Please format every line of the items below as a JSON list of strings, one string per line, leaving out blank lines.

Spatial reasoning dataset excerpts

-- BEGIN --

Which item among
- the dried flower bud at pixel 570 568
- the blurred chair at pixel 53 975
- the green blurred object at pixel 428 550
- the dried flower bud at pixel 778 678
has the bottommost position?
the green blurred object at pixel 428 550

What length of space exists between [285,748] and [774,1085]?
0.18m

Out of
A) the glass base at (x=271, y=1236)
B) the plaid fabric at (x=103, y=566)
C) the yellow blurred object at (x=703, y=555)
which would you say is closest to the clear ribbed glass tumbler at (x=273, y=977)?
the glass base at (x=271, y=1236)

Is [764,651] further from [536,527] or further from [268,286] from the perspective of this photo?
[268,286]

-- END --

- **Output for this task**:
[
  "Which item among",
  "- the dried flower bud at pixel 570 568",
  "- the blurred chair at pixel 53 975",
  "- the green blurred object at pixel 428 550",
  "- the dried flower bud at pixel 778 678",
  "has the bottommost position?",
  "the green blurred object at pixel 428 550",
  "What length of space exists between [285,748] and [774,1085]?",
  "0.18m",
  "Out of",
  "A) the glass base at (x=271, y=1236)",
  "B) the plaid fabric at (x=103, y=566)",
  "C) the yellow blurred object at (x=703, y=555)",
  "which would you say is closest to the clear ribbed glass tumbler at (x=273, y=977)?",
  "the glass base at (x=271, y=1236)",
  "Is [764,651] further from [536,527] or further from [268,286] from the perspective of this photo?",
  "[268,286]"
]